Second-line ramucirumab beneficial to select liver cancer patients

09 Jun 2020 byJairia Dela Cruz
Second-line ramucirumab beneficial to select liver cancer patients

Use of ramucirumab in the second-line treatment of hepatocellular carcinoma (HCC) after prior sorafenib yields survival gains with a manageable safety profile in Japanese patients with elevated alpha-fetoprotein (AFP) levels, according to a subgroup analysis of the phase III REACH-2 trial.

The clinical benefits of ramucirumab observed in the Japanese subpopulation were in line with those observed for the overall REACH-2 study population,” the investigators said.

In the global REACH-2 population of advanced HCC patients with AFP ≥400 ng/mL (n=292) who had progressed on or could not tolerate sorafenib, treatment with second-line ramucirumab prolonged overall survival (OS) by about 30 percent compared with placebo (hazard ratio [HR], 0.710, 95 percent confidence interval [CI] 0.531–0.949; p=0.0199). [Lancet Oncol 2019;20:282-296]

The current subgroup analysis included 59 Japanese patients, 41 (median age, 71 years) of whom were in the active treatment arm and 18 (median age, 68 years) in the placebo arm. Those who received ramucirumab were more likely to be male, have higher Child–Pugh score A-5, longer disease duration, and have higher median baseline AFP level.

The study drug produced a significant improvement in progression-free survival (PFS; HR, 0.282, 95 percent CI, 0.144–0.553) and a numerical increase in OS (HR, 0.599, 95 percent CI, 0.303–1.187). The objective response (7.3 percent vs 0 percent) and disease control rates (70.7 percent vs 33.3 percent) were also higher than with placebo. [J Gastroenterol 2020;55:627-639]

Grade ≥3 treatment-emergent adverse events (TEAEs) occurred more frequently in the ramucirumab arm than in the placebo arm, with the most common being hypertension (15 percent vs 11 percent). Additionally, the proportion of patients who developed adverse events of special interest (AESIs), including liver injury/liver failure (low-grade ascites) and bleeding/haemorrhage events (lepistaxis), among others, was higher in the active treatment arm.

------

▶ TASKS TO CARRY OUT
1 – Which hazard ratios does the ramucirumab article report, and which outcome and population does each one belong to?
2 – Write the next paragraph of the ramucirumab article, following on from its sentence about adverse events of special interest.
The data that follow come from a separate source, unrelated to the ramucirumab article.

------

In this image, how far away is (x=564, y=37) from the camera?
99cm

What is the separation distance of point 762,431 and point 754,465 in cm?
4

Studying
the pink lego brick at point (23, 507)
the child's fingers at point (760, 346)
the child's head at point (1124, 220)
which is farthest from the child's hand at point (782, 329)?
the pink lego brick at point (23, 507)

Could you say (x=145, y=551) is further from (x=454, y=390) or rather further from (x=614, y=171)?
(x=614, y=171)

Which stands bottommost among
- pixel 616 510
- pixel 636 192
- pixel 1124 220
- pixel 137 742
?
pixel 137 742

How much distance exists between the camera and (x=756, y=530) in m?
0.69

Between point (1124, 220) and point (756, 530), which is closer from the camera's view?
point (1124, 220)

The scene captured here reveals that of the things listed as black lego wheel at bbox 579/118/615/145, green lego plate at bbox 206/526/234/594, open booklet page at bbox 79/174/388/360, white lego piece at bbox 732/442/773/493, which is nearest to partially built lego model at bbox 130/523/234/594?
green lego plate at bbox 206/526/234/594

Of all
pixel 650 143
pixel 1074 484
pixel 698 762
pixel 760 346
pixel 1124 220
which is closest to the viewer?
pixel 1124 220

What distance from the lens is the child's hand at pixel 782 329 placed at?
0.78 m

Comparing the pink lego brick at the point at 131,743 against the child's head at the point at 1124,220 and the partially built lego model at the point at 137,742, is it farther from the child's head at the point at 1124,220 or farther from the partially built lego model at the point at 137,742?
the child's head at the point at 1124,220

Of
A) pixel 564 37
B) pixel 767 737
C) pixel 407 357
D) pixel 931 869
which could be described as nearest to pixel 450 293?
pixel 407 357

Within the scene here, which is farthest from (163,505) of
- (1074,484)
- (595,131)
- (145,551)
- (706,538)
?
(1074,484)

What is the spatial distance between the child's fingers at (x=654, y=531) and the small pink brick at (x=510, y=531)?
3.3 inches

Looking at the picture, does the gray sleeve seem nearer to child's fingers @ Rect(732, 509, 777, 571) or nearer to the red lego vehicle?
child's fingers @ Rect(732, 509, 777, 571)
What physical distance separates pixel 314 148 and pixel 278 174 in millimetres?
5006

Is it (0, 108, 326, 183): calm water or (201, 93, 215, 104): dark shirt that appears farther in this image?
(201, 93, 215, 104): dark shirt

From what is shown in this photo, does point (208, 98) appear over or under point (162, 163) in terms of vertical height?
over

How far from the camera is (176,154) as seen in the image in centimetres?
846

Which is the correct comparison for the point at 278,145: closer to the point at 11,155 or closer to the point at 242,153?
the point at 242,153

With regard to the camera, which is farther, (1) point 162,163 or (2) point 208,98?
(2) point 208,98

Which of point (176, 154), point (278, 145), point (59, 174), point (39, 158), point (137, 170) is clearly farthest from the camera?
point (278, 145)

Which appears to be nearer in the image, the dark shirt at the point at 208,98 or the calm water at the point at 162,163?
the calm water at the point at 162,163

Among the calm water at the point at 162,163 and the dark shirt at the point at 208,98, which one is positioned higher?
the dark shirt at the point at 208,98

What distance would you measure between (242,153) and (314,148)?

------

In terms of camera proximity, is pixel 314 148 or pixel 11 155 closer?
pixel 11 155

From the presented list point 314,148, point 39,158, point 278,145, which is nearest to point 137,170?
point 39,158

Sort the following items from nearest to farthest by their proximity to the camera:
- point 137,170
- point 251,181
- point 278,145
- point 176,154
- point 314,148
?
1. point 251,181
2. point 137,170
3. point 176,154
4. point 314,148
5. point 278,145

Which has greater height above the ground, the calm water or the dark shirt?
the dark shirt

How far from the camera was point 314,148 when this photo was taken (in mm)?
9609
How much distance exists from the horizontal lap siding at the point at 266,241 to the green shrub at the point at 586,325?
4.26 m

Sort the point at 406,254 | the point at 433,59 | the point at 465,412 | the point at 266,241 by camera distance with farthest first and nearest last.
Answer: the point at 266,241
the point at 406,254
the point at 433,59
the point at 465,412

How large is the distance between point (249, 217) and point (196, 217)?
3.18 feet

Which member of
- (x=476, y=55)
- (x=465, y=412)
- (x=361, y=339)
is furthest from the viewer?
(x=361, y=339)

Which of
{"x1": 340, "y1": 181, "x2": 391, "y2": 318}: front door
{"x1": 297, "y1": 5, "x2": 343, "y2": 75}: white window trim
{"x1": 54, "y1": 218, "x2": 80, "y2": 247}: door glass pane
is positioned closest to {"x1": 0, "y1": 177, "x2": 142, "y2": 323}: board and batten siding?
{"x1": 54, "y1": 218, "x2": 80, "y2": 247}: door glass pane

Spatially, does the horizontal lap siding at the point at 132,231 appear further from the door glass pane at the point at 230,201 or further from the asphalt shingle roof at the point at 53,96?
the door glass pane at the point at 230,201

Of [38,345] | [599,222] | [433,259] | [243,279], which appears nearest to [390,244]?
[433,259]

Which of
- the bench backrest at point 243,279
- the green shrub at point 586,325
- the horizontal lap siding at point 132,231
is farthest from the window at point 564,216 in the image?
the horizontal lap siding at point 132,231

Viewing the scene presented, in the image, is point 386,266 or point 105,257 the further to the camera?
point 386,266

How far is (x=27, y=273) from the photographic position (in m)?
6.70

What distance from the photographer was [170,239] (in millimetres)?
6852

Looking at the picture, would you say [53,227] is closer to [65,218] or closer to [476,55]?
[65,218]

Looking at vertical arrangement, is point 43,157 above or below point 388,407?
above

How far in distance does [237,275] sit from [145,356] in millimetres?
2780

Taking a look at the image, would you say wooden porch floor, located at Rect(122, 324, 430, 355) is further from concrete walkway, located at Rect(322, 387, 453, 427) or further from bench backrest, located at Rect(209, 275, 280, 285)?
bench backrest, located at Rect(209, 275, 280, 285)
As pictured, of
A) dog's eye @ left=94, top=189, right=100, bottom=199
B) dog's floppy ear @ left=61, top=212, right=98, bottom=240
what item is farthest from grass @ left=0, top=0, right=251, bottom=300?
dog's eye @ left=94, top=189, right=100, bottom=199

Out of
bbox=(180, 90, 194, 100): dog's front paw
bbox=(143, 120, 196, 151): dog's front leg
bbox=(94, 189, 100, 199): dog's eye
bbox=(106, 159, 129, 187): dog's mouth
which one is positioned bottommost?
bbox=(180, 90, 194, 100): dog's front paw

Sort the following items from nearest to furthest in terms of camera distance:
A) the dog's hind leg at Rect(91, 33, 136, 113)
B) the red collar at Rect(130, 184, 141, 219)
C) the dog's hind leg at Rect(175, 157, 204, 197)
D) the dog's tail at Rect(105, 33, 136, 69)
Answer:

------

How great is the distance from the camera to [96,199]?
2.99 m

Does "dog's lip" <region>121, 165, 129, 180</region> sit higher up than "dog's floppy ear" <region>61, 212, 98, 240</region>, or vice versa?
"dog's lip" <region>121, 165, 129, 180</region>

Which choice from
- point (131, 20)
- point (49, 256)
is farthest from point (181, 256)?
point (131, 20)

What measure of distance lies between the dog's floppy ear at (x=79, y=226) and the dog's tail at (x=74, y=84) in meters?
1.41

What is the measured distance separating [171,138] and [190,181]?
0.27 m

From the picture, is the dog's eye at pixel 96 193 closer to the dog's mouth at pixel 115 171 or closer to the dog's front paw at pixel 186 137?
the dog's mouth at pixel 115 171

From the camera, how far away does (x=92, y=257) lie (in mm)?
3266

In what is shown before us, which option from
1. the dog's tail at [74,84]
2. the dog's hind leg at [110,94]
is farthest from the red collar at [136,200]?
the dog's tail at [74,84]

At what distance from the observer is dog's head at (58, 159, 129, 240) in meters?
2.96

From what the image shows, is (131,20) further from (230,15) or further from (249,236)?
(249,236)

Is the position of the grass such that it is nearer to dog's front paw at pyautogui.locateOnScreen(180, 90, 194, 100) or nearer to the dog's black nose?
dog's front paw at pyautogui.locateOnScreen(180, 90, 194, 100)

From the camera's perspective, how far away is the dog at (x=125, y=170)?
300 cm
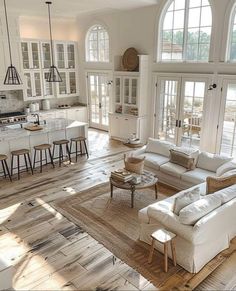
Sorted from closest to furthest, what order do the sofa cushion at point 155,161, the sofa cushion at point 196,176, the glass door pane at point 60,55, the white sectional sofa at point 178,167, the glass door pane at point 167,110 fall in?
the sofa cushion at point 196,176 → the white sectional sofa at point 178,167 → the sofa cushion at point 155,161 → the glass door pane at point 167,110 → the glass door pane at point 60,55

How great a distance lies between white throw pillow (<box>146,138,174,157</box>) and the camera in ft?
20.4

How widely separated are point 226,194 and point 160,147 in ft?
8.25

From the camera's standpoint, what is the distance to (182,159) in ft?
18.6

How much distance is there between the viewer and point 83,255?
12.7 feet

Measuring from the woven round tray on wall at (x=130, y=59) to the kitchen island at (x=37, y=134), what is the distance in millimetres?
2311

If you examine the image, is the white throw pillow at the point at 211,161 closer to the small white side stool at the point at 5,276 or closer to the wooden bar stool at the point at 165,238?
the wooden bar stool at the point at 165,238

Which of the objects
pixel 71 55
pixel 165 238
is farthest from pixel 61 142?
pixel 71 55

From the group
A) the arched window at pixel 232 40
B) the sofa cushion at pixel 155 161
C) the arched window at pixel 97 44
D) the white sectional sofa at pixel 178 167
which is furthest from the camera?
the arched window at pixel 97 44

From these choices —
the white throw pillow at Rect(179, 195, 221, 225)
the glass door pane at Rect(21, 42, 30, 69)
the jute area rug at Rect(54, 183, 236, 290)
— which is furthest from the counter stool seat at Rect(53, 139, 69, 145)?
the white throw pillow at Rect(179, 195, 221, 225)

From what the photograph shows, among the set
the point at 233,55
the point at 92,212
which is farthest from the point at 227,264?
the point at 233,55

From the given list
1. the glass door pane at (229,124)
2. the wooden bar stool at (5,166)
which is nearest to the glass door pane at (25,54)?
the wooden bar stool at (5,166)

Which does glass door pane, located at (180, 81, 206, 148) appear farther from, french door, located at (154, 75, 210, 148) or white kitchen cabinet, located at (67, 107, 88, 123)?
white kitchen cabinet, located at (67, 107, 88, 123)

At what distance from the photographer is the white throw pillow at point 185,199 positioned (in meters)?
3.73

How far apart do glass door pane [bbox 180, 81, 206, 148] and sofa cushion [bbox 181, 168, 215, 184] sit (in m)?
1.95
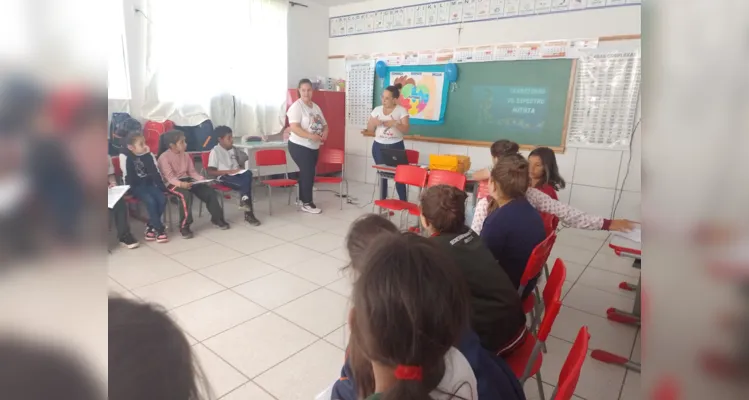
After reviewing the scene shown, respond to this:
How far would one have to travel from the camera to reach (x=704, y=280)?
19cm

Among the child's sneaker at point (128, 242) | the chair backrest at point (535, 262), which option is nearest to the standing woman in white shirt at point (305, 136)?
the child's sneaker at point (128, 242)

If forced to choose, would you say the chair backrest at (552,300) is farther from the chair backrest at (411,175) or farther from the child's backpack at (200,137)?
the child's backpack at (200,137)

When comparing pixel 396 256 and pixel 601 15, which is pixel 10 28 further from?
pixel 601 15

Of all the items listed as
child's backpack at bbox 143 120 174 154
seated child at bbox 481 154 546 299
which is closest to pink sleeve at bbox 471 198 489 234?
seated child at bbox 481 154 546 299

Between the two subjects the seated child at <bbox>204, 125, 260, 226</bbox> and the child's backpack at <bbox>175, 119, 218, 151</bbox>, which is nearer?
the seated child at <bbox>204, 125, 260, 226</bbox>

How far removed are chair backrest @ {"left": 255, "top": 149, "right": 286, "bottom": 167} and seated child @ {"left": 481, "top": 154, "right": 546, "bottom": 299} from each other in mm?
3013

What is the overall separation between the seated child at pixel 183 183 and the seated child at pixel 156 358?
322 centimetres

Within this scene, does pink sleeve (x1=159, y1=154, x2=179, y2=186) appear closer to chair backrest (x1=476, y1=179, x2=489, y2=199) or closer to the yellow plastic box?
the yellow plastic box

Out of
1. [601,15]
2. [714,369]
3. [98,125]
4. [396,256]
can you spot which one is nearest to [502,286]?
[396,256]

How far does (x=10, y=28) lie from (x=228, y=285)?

------

▶ ANSWERS FOR EACH ITEM
1 –
- 0.710 (95 percent CI 0.531–0.949): overall survival in the global REACH-2 population
- 0.282 (95 percent CI 0.144–0.553): progression-free survival in the Japanese subgroup
- 0.599 (95 percent CI 0.303–1.187): overall survival in the Japanese subgroup

2 –
“This is the first report of an agent showing clinical benefit as second-line treatment in a population of Japanese patients with HCC following prior sorafenib,” according to the investigators, adding that the survival improvements seen with ramucirumab were consistent with those observed in the subpopulation of Japanese patients with similar characteristics in the REACH study (PFS: HR, 0.261, 95 percent CI, 0.391–0.986; OS: HR, 0.464, 95 percent CI, 0.232–0.926). [J Gastroenterol 2017;52:494-503]

Pooled patient-level efficacy data of the REACH-2 and REACH revealed that the survival gains obtained with ramucirumab were greater in the Japanese subpopulation than in the overall population (median OS, 10.8 vs 8.1 months). [Ann Oncol 2018;29(suppl 5):LBA-001]

“As discussed previously in relation to the REACH study, the reasons for numerically longer survival of ramucirumab-treated Japanese patients compared with the overall study population(s) require further elucidation, but may include differences in Japanese patient characteristics or disease management that result in greater benefit from an effective therapy,” the investigators pointed out.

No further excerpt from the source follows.